## Instruction:
Locate every line in the listing below that contains the word "What" and copy each of those lines.

## Records shown:
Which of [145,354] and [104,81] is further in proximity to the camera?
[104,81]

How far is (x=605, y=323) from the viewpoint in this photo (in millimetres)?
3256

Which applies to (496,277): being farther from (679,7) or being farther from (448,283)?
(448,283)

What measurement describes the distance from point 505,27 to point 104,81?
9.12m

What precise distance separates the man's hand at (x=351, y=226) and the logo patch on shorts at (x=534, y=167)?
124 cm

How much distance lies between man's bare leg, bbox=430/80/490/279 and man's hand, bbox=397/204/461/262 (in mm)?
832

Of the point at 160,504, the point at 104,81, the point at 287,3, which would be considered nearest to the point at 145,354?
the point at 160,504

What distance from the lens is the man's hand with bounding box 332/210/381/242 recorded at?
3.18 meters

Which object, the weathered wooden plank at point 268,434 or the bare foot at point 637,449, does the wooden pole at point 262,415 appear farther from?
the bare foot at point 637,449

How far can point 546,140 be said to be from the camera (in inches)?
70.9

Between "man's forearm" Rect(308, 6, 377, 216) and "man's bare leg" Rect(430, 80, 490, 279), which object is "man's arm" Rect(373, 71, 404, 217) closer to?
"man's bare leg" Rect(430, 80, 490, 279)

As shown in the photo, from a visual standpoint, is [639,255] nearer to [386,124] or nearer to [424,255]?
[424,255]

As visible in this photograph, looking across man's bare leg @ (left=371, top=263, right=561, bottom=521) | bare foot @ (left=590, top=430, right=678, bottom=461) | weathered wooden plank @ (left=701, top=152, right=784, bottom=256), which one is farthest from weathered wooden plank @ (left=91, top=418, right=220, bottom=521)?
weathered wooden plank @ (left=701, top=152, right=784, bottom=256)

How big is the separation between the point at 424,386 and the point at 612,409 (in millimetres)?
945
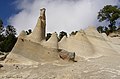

## Answer to the problem:
What measurement describes the distance from point 505,27 to point 104,81?
What precise distance separates the man's hand at (x=351, y=226) and the logo patch on shorts at (x=534, y=167)?
What distance from the lens is the man's hand with bounding box 332/210/381/242 recorded at?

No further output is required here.